WHAT IS REQUIRED: Please return every line below that contains the string "frames".

EXERCISE DATA:
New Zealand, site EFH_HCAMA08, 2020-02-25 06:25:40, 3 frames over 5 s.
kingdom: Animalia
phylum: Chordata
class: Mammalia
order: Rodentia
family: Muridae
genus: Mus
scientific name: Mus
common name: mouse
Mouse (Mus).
---
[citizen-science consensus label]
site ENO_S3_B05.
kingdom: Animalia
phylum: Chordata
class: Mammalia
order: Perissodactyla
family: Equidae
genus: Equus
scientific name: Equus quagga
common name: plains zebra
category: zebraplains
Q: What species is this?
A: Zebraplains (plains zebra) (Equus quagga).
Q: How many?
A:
--
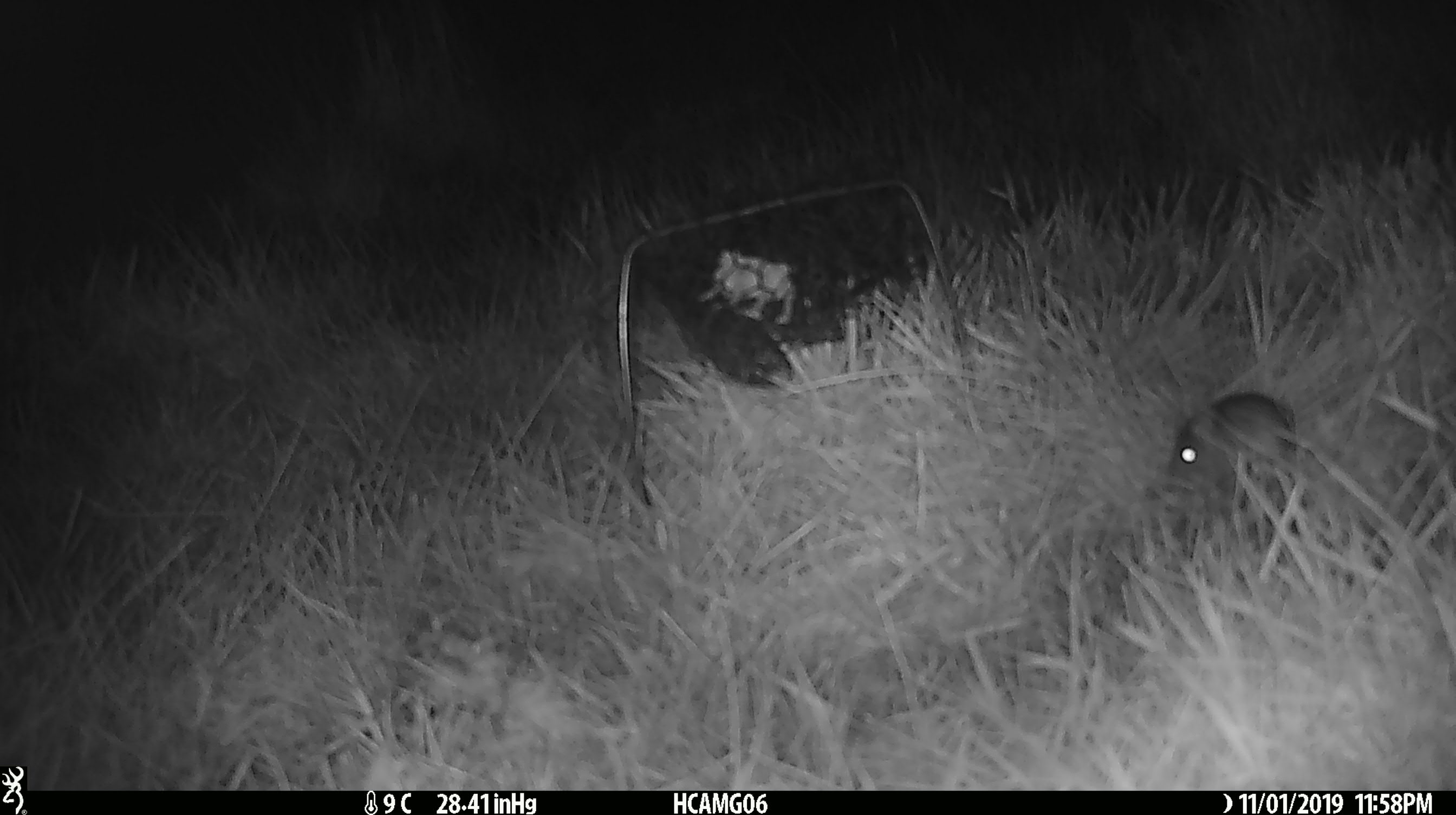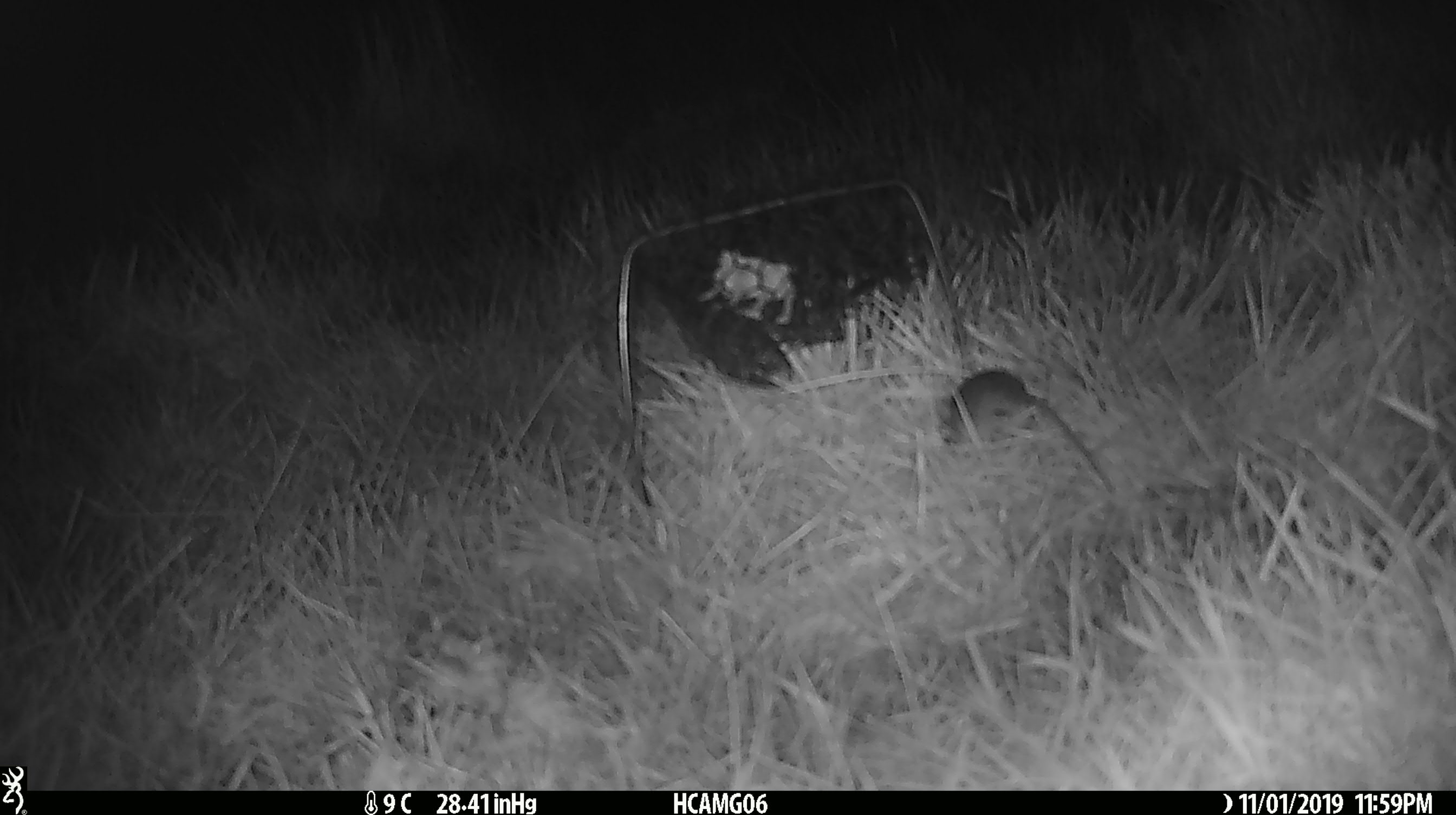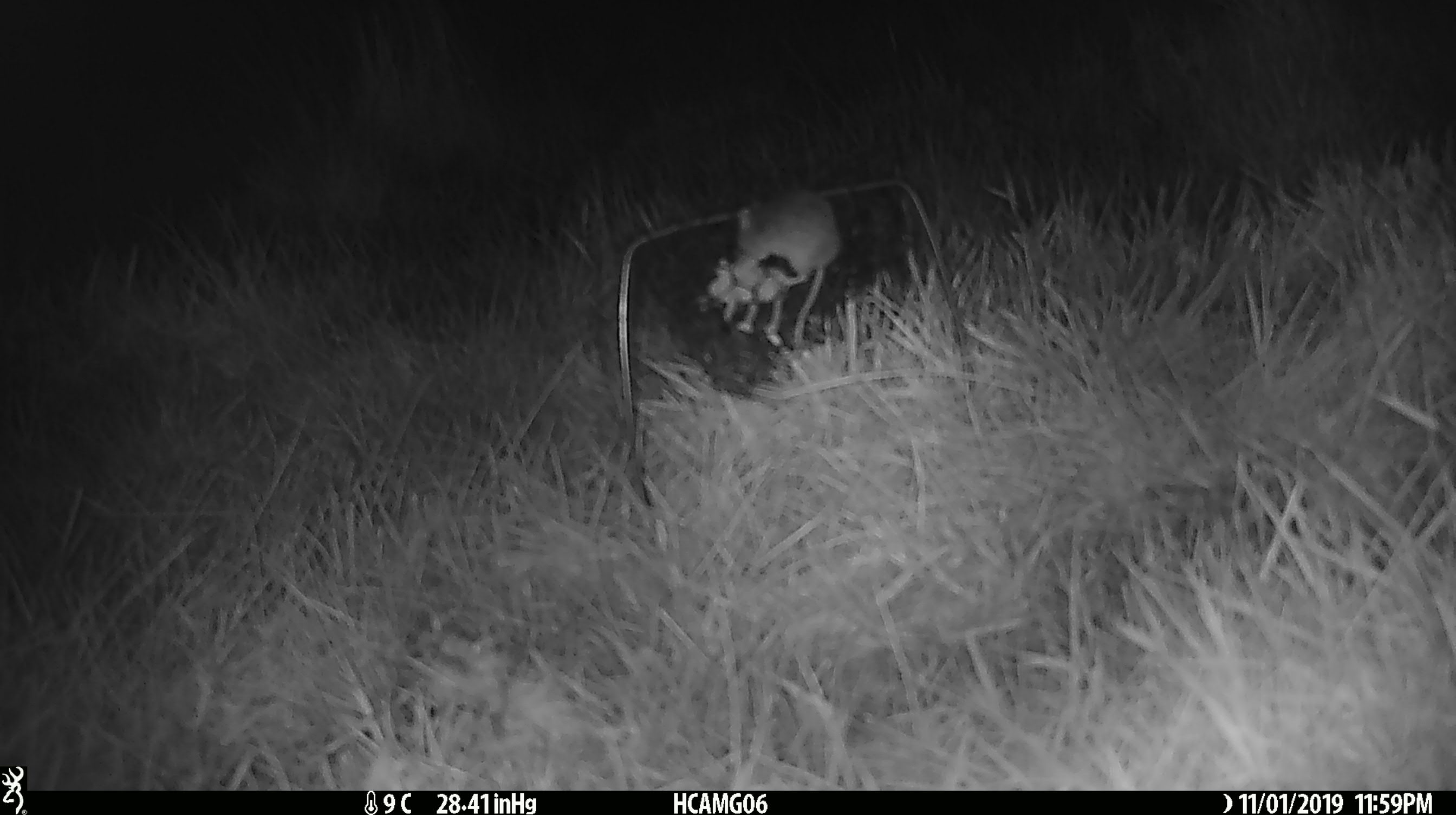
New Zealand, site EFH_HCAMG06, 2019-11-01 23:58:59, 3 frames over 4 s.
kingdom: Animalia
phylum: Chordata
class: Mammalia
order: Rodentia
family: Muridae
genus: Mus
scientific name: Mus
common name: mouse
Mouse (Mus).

EXERCISE SOLUTION:
New Zealand, site EFH_HCAMA08, 2020-02-25 06:25:40, 3 frames over 5 s.
New Zealand, site EFH_HCAMG06, 2019-11-01 23:58:59, 3 frames over 4 s.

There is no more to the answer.